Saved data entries
★ ★ ★ ★ ★
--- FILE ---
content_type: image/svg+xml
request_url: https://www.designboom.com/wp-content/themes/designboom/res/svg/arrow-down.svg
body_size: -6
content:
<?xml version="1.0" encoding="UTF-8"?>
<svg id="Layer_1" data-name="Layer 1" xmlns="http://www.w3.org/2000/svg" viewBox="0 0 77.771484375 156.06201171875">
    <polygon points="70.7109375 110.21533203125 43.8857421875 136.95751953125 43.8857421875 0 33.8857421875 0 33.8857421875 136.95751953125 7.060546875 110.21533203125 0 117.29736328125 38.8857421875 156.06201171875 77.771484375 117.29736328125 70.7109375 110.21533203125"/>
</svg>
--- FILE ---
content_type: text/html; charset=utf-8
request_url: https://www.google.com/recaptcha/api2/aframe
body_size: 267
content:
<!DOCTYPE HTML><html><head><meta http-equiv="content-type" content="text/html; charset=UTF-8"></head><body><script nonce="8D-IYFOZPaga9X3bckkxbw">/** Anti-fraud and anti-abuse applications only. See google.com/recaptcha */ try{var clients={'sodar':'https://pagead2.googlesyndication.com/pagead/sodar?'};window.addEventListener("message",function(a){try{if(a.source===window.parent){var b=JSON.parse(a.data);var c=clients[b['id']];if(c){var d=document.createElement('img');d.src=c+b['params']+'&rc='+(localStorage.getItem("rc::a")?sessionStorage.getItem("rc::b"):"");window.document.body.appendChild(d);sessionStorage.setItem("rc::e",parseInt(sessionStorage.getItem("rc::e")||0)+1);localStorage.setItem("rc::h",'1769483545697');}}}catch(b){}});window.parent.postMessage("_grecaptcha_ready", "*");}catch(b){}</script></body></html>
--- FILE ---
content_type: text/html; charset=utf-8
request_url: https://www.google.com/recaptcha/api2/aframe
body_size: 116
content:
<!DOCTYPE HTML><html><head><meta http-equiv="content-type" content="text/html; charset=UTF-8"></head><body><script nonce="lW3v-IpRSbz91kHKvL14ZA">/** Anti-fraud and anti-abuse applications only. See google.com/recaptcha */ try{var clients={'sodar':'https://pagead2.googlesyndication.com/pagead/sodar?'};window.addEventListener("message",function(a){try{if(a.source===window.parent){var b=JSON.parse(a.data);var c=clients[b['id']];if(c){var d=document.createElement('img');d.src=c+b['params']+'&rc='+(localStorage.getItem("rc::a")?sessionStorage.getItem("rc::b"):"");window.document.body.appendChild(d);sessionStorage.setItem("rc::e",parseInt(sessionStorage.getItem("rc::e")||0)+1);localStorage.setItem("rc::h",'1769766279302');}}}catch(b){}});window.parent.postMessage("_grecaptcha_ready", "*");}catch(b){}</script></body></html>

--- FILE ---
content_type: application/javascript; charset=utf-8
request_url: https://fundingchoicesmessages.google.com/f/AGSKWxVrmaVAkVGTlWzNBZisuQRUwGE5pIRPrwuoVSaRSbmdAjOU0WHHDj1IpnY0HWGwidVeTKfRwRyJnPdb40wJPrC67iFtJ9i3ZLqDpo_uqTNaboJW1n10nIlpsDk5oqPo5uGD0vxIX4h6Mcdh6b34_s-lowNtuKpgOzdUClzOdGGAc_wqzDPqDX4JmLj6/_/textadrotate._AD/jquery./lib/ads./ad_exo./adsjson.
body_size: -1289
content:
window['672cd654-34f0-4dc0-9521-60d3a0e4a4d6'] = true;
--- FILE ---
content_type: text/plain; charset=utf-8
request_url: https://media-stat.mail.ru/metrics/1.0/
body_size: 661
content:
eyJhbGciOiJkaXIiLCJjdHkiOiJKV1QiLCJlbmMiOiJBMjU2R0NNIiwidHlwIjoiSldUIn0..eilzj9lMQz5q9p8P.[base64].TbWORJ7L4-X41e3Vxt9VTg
★ ★ ★ ★ ★
▶ _What to produce_:
What the task asks for is a word-for-word repeat of the lines above, from the first through the one containing "body_size: 267".

▶ _Output below_:
--- FILE ---
content_type: image/svg+xml
request_url: https://www.designboom.com/wp-content/themes/designboom/res/svg/arrow-down.svg
body_size: -6
content:
<?xml version="1.0" encoding="UTF-8"?>
<svg id="Layer_1" data-name="Layer 1" xmlns="http://www.w3.org/2000/svg" viewBox="0 0 77.771484375 156.06201171875">
    <polygon points="70.7109375 110.21533203125 43.8857421875 136.95751953125 43.8857421875 0 33.8857421875 0 33.8857421875 136.95751953125 7.060546875 110.21533203125 0 117.29736328125 38.8857421875 156.06201171875 77.771484375 117.29736328125 70.7109375 110.21533203125"/>
</svg>
--- FILE ---
content_type: text/html; charset=utf-8
request_url: https://www.google.com/recaptcha/api2/aframe
body_size: 267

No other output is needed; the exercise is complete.